= John Egan Moulton =

Australian medical practitioner

John Egan Moulton (2 September 1930 – 21 September 2012) was an Australian medical practitioner. He was Chairman of the NSW Institute of Sports Medicine at Concord Hospital, team doctor of the Australian national rugby union team and Honorary Secretary of the Council of Newington College. He was a Fellow of the Royal College of Surgeons of England and Edinburgh and a Fellow of the Royal Australasian College of Surgeons. Moulton was honoured by his nation with the award of the Medal of the Order of Australia for his "service to surgery and medical education particularly in relation to sports medicine."

==Early life==
Moulton was the son of Kirton Bakewell Moulton and was born in Molong, New South Wales. His early education was in Broken Hill before attending Newington College in 1949. Upon matriculation he went to the University of Sydney and graduated as a Bachelor of Medicine and Surgery in 1954 He was a resident of Wesley College.

==Medical career==
Moulton was in practice as a general surgeon in Auburn, New South Wales. He was a post-graduate teacher of surgical trainees at Concord and Auburn Hospital.
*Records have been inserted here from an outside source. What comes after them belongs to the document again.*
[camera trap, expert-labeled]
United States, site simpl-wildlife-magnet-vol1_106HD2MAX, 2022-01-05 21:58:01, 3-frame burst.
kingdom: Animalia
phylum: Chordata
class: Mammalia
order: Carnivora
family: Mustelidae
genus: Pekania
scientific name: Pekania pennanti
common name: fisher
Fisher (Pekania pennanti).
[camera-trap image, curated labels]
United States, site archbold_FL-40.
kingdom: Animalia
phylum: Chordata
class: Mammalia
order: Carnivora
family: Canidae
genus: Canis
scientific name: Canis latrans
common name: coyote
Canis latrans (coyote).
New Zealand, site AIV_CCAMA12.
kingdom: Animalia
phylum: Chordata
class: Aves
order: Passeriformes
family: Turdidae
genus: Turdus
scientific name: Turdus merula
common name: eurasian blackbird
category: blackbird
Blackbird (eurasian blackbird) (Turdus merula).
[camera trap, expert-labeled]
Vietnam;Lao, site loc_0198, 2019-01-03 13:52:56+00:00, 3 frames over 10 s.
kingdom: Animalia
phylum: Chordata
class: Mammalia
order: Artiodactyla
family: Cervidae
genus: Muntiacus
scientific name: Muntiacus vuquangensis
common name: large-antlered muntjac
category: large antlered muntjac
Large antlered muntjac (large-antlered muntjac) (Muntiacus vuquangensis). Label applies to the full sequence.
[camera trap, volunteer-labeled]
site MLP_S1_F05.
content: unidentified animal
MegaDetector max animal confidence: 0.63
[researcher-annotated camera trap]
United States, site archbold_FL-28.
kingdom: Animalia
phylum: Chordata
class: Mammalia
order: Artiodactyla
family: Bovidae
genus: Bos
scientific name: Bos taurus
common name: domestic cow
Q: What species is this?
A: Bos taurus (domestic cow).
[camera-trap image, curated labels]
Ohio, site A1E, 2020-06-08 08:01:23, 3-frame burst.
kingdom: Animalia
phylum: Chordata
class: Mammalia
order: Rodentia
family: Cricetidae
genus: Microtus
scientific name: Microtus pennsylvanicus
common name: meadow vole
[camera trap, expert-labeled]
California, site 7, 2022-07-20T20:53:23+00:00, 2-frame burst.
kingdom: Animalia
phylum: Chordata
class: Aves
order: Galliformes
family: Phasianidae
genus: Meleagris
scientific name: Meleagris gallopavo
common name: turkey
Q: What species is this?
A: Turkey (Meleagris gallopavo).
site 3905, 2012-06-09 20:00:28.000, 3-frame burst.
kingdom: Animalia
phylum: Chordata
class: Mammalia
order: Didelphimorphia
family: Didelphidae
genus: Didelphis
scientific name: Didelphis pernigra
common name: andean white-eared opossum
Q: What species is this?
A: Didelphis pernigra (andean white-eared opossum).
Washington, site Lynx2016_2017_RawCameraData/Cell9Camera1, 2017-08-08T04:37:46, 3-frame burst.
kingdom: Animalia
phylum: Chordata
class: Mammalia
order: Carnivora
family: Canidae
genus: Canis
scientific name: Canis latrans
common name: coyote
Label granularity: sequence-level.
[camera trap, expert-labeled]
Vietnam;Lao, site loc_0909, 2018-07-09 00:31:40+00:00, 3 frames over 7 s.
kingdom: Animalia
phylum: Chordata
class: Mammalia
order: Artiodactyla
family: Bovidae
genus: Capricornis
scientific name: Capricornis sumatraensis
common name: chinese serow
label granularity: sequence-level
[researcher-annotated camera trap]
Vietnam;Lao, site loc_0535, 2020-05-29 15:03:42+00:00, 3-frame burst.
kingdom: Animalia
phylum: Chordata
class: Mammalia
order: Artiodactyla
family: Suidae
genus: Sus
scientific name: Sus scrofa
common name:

On its establishment in 1994, Moulton was appointed chairman of the NSW Institute of Sports Medicine, a specialist public health facility providing assessment and treatment of sports injuries and a range of sports medicine related services.

==Rugby union==
From 1986 until 1992, Moulton was the medical advisor of the Australian Rugby Union and team doctor of the Wallabies – a period encompassing the 1986 Bledisloe Cup win in New Zealand, the inaugural Rugby World Cup in 1987 and Australia's maiden Rugby World Cup win in 1991. Moulton was a co-author of Guardians of the Game – The History of the New South Wales Rugby Union 1874–2004, published in 2005 by ABC Books and the New South Wales Rugby Union.

==Newington College Council==
In 1994, Moulton was elected by the Synod of New South Wales of the Uniting Church in Australia to the Council of Newington College and in 1998 he became Honorary Secretary of that body.